Dataset rows
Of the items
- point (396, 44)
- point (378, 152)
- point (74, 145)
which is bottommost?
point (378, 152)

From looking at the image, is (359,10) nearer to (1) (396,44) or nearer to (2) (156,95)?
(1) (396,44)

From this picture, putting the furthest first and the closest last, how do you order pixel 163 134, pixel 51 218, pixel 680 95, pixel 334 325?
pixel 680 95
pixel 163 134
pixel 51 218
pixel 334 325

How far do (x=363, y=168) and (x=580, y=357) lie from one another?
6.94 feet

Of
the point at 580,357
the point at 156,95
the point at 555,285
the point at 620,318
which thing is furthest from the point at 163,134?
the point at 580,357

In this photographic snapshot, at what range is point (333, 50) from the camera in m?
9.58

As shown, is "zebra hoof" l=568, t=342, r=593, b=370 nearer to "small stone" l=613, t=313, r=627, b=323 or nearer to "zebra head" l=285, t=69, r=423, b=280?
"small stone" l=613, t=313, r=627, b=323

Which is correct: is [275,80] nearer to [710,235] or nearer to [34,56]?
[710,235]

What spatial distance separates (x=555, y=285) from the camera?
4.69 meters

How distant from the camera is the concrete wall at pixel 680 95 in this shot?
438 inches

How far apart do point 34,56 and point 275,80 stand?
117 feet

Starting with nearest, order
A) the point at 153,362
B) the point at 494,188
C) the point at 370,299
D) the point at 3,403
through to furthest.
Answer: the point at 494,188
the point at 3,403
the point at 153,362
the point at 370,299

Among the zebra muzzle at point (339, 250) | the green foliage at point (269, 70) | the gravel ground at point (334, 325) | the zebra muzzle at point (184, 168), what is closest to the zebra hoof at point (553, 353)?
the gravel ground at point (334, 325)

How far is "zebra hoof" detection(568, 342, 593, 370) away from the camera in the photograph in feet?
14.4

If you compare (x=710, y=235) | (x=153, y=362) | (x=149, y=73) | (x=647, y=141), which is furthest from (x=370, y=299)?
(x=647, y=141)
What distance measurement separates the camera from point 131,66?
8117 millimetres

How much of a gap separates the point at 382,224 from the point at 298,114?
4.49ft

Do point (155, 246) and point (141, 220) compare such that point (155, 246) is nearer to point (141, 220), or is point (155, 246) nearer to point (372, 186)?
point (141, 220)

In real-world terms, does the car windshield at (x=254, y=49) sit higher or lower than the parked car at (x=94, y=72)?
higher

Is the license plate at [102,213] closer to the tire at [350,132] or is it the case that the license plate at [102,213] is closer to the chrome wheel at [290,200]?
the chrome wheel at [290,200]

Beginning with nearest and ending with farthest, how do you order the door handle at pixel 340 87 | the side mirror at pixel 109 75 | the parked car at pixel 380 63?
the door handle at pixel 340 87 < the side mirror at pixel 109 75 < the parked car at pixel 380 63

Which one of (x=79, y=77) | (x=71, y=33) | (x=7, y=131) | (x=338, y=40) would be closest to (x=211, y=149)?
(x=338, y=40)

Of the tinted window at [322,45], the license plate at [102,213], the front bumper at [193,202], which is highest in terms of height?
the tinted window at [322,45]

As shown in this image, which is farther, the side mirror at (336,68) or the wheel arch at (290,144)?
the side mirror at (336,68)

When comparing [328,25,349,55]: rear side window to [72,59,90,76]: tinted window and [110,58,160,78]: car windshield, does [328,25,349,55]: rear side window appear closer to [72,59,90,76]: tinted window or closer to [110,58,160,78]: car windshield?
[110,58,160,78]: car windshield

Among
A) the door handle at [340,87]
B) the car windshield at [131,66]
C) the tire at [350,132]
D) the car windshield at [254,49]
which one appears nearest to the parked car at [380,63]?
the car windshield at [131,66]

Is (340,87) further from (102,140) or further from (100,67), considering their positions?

What you are asked to do
Return, word for word, each line from the line that contains "As shown in" to the end of the listing above; include both end lines and nothing else.

Complete answer
As shown in this image, which is farther, the side mirror at (336,68) or the wheel arch at (290,144)?
the side mirror at (336,68)

When comparing [328,25,349,55]: rear side window to [72,59,90,76]: tinted window and [110,58,160,78]: car windshield, does [328,25,349,55]: rear side window appear closer to [72,59,90,76]: tinted window or closer to [110,58,160,78]: car windshield?
[110,58,160,78]: car windshield

Among
A) the door handle at [340,87]
B) the car windshield at [131,66]
C) the tire at [350,132]
D) the car windshield at [254,49]
which one appears nearest to the parked car at [380,63]?
the car windshield at [131,66]

Is (340,87) further from (102,140) or further from (100,67), considering their positions?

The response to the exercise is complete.